Kyle Larson stood on pit road just before the finish line at Darlington Raceway. Inches behind Larson sat his sizzling No. 42 Chevrolet, cooling down after a long night in the Southern 500. And just over Larson’s right shoulder was a jubilant Brad Keselowski, celebrating.
Celebrating seemed something Larson would likely be doing at the end of the night, because he had dominated the 500-miler. But losing the lead on his final pit stop where he came off pit road second to Keselowski took away the Chip Ganassi Racing driver’s advantage.
“We didn’t get beat off pit road by much, but it was enough, and being the control car at any racetrack is huge,” said Larson. “We just didn’t have that, and I was really loose that last run. You try to run hard to stay with him [Keselowski] and yeah, I was just too loose to stay close.

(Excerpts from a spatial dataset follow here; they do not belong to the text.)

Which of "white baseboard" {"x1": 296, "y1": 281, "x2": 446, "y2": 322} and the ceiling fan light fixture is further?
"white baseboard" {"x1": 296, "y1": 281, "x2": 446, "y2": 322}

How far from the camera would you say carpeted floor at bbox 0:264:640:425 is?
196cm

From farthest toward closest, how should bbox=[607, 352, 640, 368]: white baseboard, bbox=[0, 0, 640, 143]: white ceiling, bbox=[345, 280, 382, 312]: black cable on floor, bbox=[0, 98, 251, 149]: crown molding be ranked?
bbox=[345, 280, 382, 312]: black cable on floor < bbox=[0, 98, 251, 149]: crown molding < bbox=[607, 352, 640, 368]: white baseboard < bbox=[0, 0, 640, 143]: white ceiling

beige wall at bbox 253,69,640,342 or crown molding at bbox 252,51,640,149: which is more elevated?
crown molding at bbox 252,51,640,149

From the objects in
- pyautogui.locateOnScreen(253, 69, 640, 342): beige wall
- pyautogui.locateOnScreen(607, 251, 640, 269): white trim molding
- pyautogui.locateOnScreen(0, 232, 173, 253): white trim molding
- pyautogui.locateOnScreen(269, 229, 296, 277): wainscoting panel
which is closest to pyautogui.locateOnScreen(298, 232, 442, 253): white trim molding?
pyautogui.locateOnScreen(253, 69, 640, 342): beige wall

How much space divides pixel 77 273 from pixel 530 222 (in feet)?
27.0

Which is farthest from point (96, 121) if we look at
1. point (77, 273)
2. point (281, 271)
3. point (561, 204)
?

“I felt like maybe if I could stay close I could get to him at the end of the run. I knew that run would be borderline too short compared to the run where I was behind the 78 [Martin Truex Jr., who he caught and overtook early in the race]. Took me a little bit longer to catch these guys.”
Larson said he was praying for long runs. Two cautions within the final 40 laps kept the field close to Larson, who had times throughout the night had driven away to leads over five seconds. And those cautions also brought the field down pit road, with the No. 42 team keeping the top spot on the first of those cautions but losing it with 22 laps to go.
Keselowski drove away on the restart with 19 laps to go. Keselowski’s teammate Joey Logano then quickly disposed of Larson to kick him to third.
“I was definitely better on long runs,” said Larson. “I felt like long runs if where we really shined. Those guys could stay with me for probably, I don’t know, 15 or so laps and then I’d start pulling away by quite a bit.
“We didn’t come out the leader so I wasn’t the control car on the restart and that’s important at the end of the races. So, lost our advantage there and I was pretty loose [too].”
Highlights of Larson’s dominant run included winning both Stage 1 and Stage 2. It was the first stage wins for Larson since back in Kansas. At the checkered flag to end Stage 2, Larson was leading by 12 seconds.
Larson’s quick pace also saw him lap most of the field. With less than 40 laps to go there were only ten cars on the lead lap. He led three different times for a race-high 284 of 367 laps.
“It sucks,” Larson said. “[Bristol] sucked. We had a terrible car and ran second, and that sucked. This week we had the best car and ran third. So, it obviously – everybody that doesn’t win isn’t happy, but at the same time we haven’t had a car like this all year, so I was extremely happy about that and looking forward to next couple months.”